After a year cooped up at home due to COVID-19, we scratched a road trip off our bucket list. We explored the eastern side of California, dipping into Death Valley, before heading East to Albuquerque, then north again to Moab and Dinosaur National Monument, all on secondary roads.
To commemorate our adventure, I added a watercolor/gouache sketch to the pages of my Brooklyn Art Library sketchbook. My challenge was more than learning how to use these water-soluble media, which were new to me. I determined that I would complete one sketch per day of our trip. That meant, I spent a few hours after dinner each night forming a point of view about the day and trying to render it on paper. See the slideshow to see how I summed up each day.

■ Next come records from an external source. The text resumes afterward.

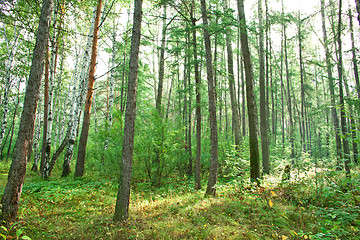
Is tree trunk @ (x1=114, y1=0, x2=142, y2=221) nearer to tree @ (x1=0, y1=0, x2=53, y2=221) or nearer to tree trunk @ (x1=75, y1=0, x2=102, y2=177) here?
tree @ (x1=0, y1=0, x2=53, y2=221)

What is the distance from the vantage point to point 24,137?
4125mm

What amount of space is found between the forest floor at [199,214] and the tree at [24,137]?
502mm

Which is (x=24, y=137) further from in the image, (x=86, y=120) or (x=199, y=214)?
(x=86, y=120)

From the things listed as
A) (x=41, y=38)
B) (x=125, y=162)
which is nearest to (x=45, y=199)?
(x=125, y=162)

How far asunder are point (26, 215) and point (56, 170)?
7571 millimetres

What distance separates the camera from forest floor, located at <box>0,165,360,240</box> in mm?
3732

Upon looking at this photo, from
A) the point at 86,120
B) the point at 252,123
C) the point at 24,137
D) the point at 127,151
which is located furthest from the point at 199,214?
the point at 86,120

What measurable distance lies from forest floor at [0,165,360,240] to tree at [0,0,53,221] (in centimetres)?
50

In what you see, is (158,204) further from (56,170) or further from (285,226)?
(56,170)

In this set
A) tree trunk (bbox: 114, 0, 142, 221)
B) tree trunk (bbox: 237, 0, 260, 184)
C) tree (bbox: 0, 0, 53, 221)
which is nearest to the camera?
tree (bbox: 0, 0, 53, 221)

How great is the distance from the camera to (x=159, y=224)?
4.43 m

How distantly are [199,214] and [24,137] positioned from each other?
14.7 ft

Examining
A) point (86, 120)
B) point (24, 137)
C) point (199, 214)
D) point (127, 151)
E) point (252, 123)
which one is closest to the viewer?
point (24, 137)

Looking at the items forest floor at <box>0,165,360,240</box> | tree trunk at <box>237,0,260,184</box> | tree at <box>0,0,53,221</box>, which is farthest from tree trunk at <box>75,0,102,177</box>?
tree trunk at <box>237,0,260,184</box>
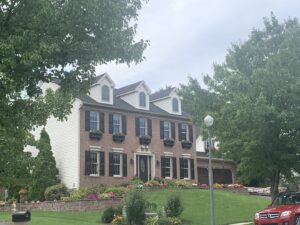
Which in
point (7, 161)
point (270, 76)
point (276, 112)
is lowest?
point (7, 161)

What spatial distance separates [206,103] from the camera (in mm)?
23703

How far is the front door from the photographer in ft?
138


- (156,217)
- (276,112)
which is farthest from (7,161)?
(276,112)

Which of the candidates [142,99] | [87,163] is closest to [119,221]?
[87,163]

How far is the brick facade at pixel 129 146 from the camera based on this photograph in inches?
1524

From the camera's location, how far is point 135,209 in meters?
23.1

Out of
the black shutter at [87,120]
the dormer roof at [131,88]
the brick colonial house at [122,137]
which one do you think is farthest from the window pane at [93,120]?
the dormer roof at [131,88]

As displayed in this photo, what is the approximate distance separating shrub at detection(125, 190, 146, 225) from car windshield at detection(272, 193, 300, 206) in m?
5.87

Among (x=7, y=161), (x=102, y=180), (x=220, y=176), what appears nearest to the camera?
(x=7, y=161)

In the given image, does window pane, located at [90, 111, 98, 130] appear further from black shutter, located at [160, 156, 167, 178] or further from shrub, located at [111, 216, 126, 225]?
shrub, located at [111, 216, 126, 225]

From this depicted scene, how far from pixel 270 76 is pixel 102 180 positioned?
821 inches

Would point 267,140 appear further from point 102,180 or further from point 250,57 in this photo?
point 102,180

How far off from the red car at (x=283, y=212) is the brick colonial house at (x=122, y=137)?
2024 cm

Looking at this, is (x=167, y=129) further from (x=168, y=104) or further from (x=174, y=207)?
(x=174, y=207)
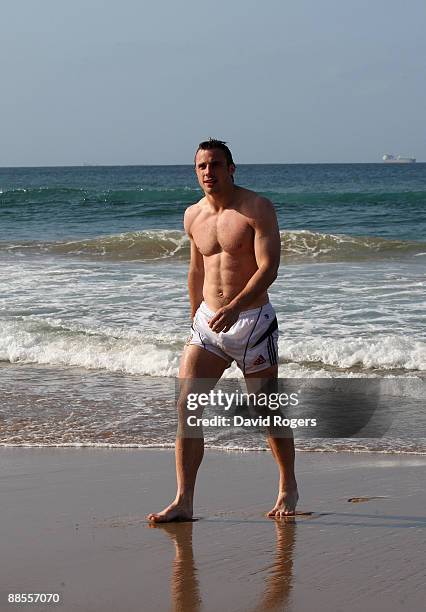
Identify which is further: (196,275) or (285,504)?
(196,275)

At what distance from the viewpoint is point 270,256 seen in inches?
173

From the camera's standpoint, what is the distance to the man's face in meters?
4.46

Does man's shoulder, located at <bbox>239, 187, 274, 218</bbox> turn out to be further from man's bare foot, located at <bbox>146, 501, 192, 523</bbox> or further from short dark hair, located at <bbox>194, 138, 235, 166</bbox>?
man's bare foot, located at <bbox>146, 501, 192, 523</bbox>

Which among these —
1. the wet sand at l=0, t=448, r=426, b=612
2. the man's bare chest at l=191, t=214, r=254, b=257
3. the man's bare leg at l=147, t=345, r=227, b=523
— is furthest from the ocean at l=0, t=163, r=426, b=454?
the man's bare chest at l=191, t=214, r=254, b=257

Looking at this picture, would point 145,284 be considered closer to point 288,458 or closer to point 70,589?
point 288,458

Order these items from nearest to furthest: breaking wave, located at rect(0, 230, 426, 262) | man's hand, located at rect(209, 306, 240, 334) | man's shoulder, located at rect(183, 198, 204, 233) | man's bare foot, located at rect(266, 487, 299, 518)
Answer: man's hand, located at rect(209, 306, 240, 334) < man's bare foot, located at rect(266, 487, 299, 518) < man's shoulder, located at rect(183, 198, 204, 233) < breaking wave, located at rect(0, 230, 426, 262)

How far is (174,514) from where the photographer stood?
14.7 ft

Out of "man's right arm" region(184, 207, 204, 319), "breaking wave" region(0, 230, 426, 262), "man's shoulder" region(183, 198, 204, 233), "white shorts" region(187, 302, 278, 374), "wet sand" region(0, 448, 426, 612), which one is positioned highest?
"man's shoulder" region(183, 198, 204, 233)

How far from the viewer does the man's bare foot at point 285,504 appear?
456cm

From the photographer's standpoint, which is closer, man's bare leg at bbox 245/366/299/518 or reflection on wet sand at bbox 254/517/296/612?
reflection on wet sand at bbox 254/517/296/612

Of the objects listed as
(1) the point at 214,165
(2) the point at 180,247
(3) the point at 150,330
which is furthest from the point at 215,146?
(2) the point at 180,247

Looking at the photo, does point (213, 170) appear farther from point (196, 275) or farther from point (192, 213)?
point (196, 275)

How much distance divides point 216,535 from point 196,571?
0.46m

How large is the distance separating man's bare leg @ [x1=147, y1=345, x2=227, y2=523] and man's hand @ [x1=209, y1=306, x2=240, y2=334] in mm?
188
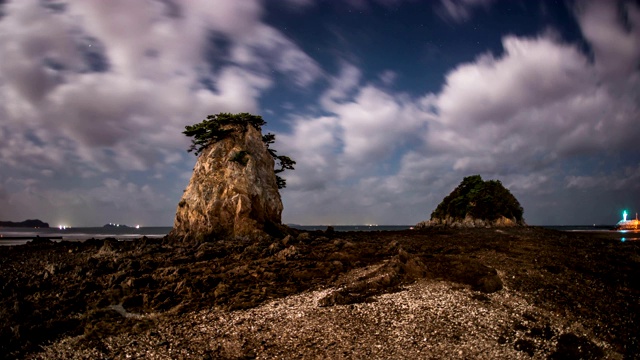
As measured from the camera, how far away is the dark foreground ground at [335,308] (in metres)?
9.69

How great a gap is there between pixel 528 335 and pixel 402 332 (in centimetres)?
391

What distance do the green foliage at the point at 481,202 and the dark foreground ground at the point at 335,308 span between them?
131ft

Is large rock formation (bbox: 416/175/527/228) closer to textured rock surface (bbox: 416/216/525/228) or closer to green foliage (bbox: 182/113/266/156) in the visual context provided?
textured rock surface (bbox: 416/216/525/228)

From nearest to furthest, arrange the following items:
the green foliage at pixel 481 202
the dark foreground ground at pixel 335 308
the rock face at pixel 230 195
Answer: the dark foreground ground at pixel 335 308, the rock face at pixel 230 195, the green foliage at pixel 481 202

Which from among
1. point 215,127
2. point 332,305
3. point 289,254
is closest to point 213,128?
point 215,127

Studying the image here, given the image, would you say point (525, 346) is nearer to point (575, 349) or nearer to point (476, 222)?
point (575, 349)

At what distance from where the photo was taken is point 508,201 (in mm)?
58312

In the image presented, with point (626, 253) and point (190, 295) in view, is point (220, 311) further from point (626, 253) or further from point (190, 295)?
point (626, 253)

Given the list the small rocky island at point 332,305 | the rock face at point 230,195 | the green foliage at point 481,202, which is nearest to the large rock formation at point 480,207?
the green foliage at point 481,202

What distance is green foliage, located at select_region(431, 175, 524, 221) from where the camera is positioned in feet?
188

My main takeaways from this experience are that painting each day isn't hard. But, forming a point of view about a new experience is. Summing up a complex visual landscape stretching 500 or so miles to convey our wonder and excitement at the changing scenes proved especially difficult. I also came to recognize why living in the place you try to paint can be so helpful. The new landscapes impressed me and I yearned to capture what I saw and felt. But I found my lack of experience looking at those scenes a challenge when I pulled out my paint each evening to try to render them from memory. I simply didn't know how some parts worked.
I intend to spend more time looking and thinking about these landscapes by creating a series called 100-Mile Sightlines this year.